Monday, September 29, 2008

Where's W?

"The point is, ladies and gentleman, that greed, for lack of a better word, is good. Greed is right, greed works. Greed clarifies, cuts through, and captures the essence of the evolutionary spirit. Greed, in all of its forms; greed for life, for money, for love, knowledge has marked the upward surge of mankind. And greed, you mark my words, will not only save Teldar Paper, but that other malfunctioning corporation called the USA. Thank you very much."

-- Gordon Gekko (Michael Douglas), Wall Street, 1987.


Nice to see that America learned from that era. 1987 was the end of the faux boom caused by massive deregulation. Greed, like nuclear reactions, tribbles, kittens, drugs, or masturbation, is only good with regulation. Without regulation - such as rules that limit monopolization, shady trading, speculation, perpetual refinement of palming off nothing as something - capitalism was free to beeline toward its ultimate end: one incredibly rich person with everything and everyone else with nothing. Many tried, many came close, and then on Black Monday 1987 people suddenly realized they owned millions of shares of nothing verifiable.
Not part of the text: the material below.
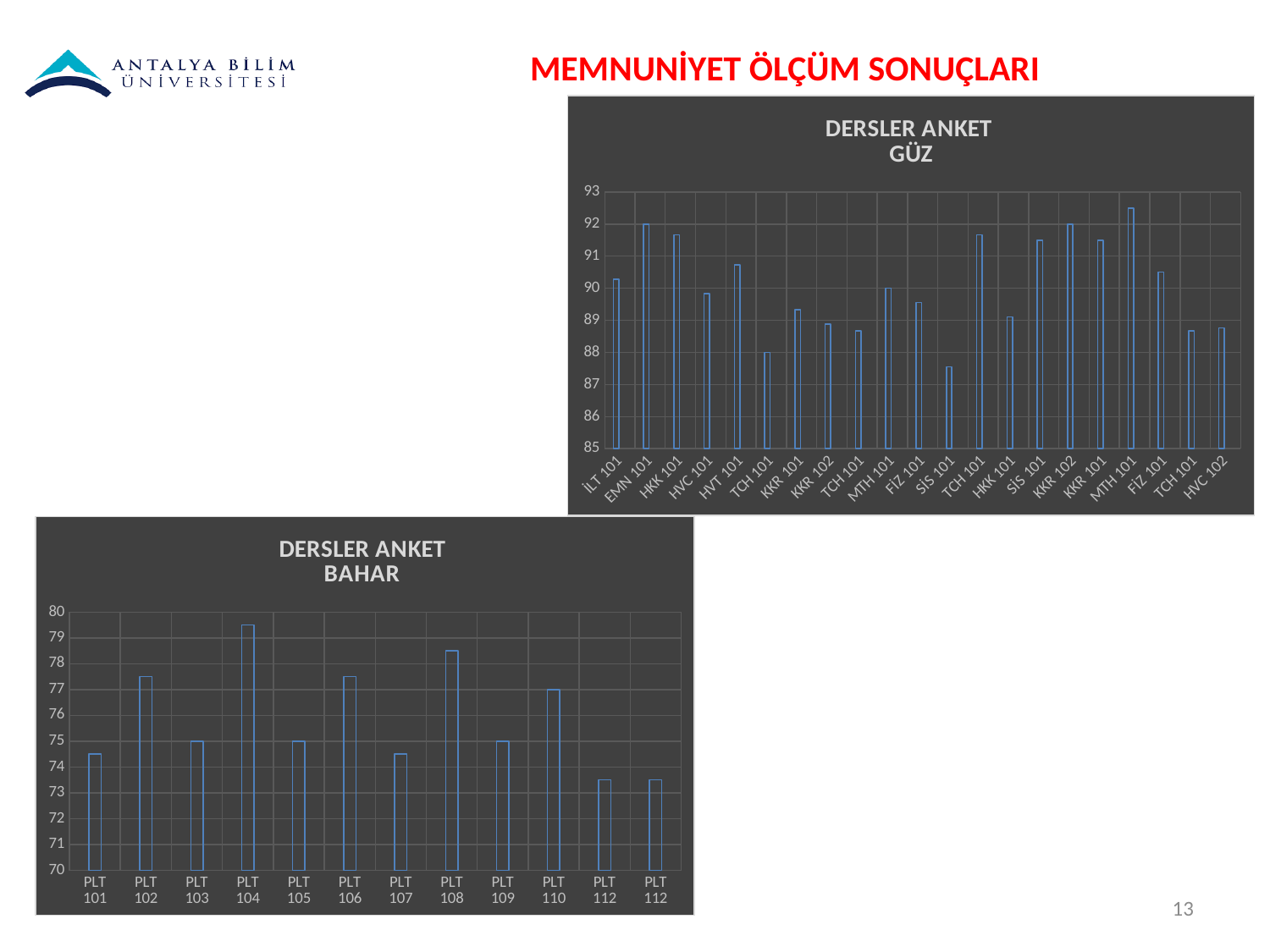
In the DERSLER ANKET GÜZ chart, which is larger, the value for HVT 101 or the value for HVC 101? HVT 101 In the DERSLER ANKET BAHAR chart, what is the value for PLT 110? 77 In the DERSLER ANKET GÜZ chart, what is the value for EMN 101? 92 In the DERSLER ANKET BAHAR chart, what is the value for PLT 103? 75 What kind of chart is the DERSLER ANKET BAHAR chart? bar chart In the DERSLER ANKET BAHAR chart, is the value for PLT 108 greater or less than 78? greater In the DERSLER ANKET GÜZ chart, which course has the highest value? MTH 101 How many bars are shown in the DERSLER ANKET BAHAR chart? 12 In the DERSLER ANKET BAHAR chart, which course has the highest value? PLT 104 In the DERSLER ANKET GÜZ chart, which course has the lowest value? SİS 101 In the DERSLER ANKET GÜZ chart, is the value for HVT 101 greater or less than 90? greater In the DERSLER ANKET GÜZ chart, is the value for HVC 102 greater or less than 89? less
The system began to collapse, propped up only by a huge taxpayer bailout in what was then called the S&L scandal.

Blame goes all around. Republicans, democrats, traders, rich people, the media, oleagenous oil barons, brown people, the war, etc. Nobody blames the American voting public. Nobody in America, anyway. Even this collapse will probably not be enough to produce fundamental change. The economic fracas will occur again in the next generation. Similarly, we'll get involved in another expensive war, offset by increasingly sophisticated ideological distraction. Abortion. Gay marriage. Prayer in schools. Some horrific new threat from The Scientists. Gutting moose. The technology behind weapons of mass distraction will continue to evolve much faster than any countering force. Credit may be restored, but credibility will utterly collapse. Nobody will trust anyone, and with good reason. The ensuing fortress mentality will feed back into the alienation mindset, us versus them, it's all Their fault and They deserve it. So obvious, so predictable, and so unstoppable.

Because stopping it would require education, critical thinking, teaching the American populace skills that might make them more discerning consumers and voters. This would create the risk that people might not buy your product or heed the dominant paradigm. There's far more money in the opposite extreme, embodied by the anti-intellecutalism that won the last two presidential elections. Idealism always loses; it just sometimes seems to win when pragmatists wield it to confuse, deceive, and control. Ah well. I wonder how I can make money off this cycle next time?


"I know no safe depositary of the ultimate powers of the society but the people themselves; and if we think them not enlightened enough to exercise their control with a wholesome discretion, the remedy is not to take it from them, but to inform their discretion by education. This is the true corrective of abuses of
constitutional power." --Thomas Jefferson



People had more faith in our leaders back then. Too bad America today did not have some kind of figurehead, a widely recognized leader with great influence within the executive branch, someone who could come out and urge the populace to support Congress and the Paulson plan. Or perhaps who could have been more proactive in preventing this situation. We needed you, Oprah.


"Many forms of Government have been tried, and will be tried in this world of sin and woe. No one pretends that democracy is perfect or all-wise. Indeed, it has been said that democracy is the worst form of Government except all those other forms that have been tried from time to time."

-- Winston Churchill, 1947, when that statement was true.